Возможно и другое объяснение: эти ленты могут быть остатками вожжей. Когда дети делали первые в жизни шаги, их водили на привязи, как лошадей в узде. А пока они были грудными, их подвешивали к стене, чтобы уберечь от крыс и чтобы им было теплее, поскольку тепло от очага, топившегося в общей комнате, струилось вверх. Уходя на работу, младенца в люльке подвешивали к потолку. Итак, ленты в XVII веке могли быть остатками детских лямок или помочей из предшествующей эпохи. Ребенок в них больше не нуждается, но лента – это знак того, что он еще имеет право регрессировать, как если бы в представлении взрослого он еще не до конца расстался с платьицем младенца, снабженным шнурками, вожжами, поводком.

Впрочем, и сегодня продаются вожжи для детей, чтобы водить их по универсальным магазинам или по улицам. Считается, что там полным-полно опасностей. Вот детей и припрягают к родителям!

Со Средневековья и до эпохи классицизма тело ребенка воистину заточено, спрятано; публично его обнажают только для того, чтобы высечь, побить. Вероятно, это было огромным унижением, так как обнажались именно те части тела, которые полагалось прятать. Когда итальянские или фламандские художники изображают голого ребенка, это всегда ангелочек; его используют в качестве символа. Но мало-помалу Эрос входит в силу… Официально, для церкви, обнаженное дитя остается символом, на самом деле – художники дают себе волю, и тут появляется чувственность, которая вот-вот вырвется на свободу, по крайней мере в иконографии, если не в действительности: ведь детям приходилось позировать перед художниками, и это был единственный случай, когда на ребенка смотрели, любуясь им, восхищались – именно его наготой. В литературе это не описано, однако отрывок из мадам де Севинье, тот, где она говорит о своей внучке, передает нам эротизацию детского тела: «Какое это чудо, надо видеть, как она шевелит пальчиками, как трепещет ее носик…», «…Цвет лица, шейка и все тельце восхитительны. Она делает уйму всяких штук, ласкает, бьет, крестится, просит прощения, кланяется, целует руку, пожимает плечами, танцует, подольщается, важничает: словом, так мила во всех отношениях. Я забавляюсь ею часы напролет». Возьмем письмо мадам де Севинье от 20 мая 1672 года, посвященное ее «душеньке». Она рассыпает восторги по поводу голого тельца девочки. Но очень скоро замечаешь, что для нее это не более чем игрушка. 30 мая 1677 года вновь по поводу внучки она пишет мадам де Гриньян: «Мне кажется, Полина достойна быть Вашей игрушкой». Бабушка испытывает чувственное, сладострастное наслаждение, но у нее нет ощущения, что девочка – живое существо, человек, с которым она вступает в общение.

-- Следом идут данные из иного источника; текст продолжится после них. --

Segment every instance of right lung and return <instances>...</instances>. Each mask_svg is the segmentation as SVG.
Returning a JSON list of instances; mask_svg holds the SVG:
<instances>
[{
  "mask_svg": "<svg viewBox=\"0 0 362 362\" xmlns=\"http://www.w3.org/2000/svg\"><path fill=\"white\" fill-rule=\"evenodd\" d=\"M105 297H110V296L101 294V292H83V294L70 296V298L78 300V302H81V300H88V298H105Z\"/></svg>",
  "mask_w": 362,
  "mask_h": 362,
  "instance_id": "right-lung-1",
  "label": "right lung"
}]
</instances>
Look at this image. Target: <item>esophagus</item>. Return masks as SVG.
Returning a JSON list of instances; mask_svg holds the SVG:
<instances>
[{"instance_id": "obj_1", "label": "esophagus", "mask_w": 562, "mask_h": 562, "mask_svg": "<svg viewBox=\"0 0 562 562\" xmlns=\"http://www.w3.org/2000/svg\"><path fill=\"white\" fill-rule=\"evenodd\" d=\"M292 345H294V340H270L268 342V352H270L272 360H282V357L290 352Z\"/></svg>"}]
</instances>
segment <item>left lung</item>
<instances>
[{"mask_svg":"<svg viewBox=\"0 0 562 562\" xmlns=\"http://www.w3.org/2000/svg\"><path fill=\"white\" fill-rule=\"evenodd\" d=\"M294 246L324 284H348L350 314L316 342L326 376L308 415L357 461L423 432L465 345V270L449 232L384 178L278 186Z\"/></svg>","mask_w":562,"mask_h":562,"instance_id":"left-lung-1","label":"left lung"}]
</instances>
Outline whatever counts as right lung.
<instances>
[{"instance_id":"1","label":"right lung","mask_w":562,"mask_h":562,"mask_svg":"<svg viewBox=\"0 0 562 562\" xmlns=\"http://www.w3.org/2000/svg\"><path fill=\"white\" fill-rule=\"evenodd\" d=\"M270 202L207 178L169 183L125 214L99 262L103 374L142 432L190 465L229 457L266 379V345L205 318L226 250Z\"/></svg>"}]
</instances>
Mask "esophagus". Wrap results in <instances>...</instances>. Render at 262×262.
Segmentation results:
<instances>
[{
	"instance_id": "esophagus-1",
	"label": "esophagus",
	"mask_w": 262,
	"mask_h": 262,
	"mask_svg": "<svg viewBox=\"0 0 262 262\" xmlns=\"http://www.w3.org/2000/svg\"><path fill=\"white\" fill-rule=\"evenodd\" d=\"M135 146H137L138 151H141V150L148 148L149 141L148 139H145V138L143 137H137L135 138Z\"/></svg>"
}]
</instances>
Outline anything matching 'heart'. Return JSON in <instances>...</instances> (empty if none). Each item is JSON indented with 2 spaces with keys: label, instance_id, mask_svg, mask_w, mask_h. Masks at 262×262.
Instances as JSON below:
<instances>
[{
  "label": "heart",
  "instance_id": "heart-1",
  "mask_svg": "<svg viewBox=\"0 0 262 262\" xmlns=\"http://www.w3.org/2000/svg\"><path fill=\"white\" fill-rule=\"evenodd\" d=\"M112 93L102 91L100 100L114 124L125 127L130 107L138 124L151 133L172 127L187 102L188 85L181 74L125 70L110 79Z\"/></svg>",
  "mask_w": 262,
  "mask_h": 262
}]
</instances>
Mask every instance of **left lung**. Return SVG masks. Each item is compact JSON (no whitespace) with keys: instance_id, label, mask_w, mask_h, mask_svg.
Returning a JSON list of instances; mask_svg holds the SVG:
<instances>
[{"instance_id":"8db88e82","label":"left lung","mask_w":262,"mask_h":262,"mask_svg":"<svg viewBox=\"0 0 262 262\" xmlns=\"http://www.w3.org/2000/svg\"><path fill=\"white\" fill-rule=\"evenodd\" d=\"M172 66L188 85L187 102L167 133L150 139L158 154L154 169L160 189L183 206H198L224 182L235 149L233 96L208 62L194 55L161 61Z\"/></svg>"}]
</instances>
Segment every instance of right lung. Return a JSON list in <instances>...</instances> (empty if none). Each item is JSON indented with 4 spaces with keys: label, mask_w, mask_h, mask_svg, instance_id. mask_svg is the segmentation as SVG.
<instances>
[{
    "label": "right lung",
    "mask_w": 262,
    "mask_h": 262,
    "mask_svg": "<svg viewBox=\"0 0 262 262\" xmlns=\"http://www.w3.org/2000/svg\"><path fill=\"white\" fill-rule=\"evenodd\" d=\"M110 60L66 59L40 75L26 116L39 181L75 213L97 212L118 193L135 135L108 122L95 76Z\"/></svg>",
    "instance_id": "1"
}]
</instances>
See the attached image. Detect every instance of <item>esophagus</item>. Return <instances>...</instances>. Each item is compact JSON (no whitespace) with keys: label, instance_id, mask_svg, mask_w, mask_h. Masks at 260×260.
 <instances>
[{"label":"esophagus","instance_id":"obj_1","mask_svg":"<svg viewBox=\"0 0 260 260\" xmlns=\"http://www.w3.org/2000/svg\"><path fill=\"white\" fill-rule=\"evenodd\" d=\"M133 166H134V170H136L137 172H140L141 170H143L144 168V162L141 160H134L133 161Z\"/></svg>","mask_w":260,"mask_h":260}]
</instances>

Надо сказать, что восприятие ребенка как себе подобного было совершенно чуждо нравам той эпохи, тем более что детей производили на свет много и многие из них умирали. Мадам де Севинье: «Я потеряла двух внучек…» Не то чтобы так прямо говорилось: «Невелика потеря», но все же не без этого. Сходная позиция и у Монтеня, отмечающего, что он потерял двоих детей, с тем же безразличием, с каким отметил бы: «Я потерял двух собак, двух кошек», – это просто часть повседневной жизни.

Монтень даже не пишет «умерли», «скончались» (не знаю, употреблялось ли тогда слово «скончаться») или «Господь их прибрал к себе»… Он сообщает, что потерял две вещи, два предмета. Он не говорит о них как о личностях, чья жизнь окончилась. Что говорят взрослые, когда теряют дорогое для них существо? Они говорят: «Он умер»; в их речи он – субъект, подлежащее. Ребенок в ту эпоху еще не является субъектом высказывания; это лишь объект, дополнение.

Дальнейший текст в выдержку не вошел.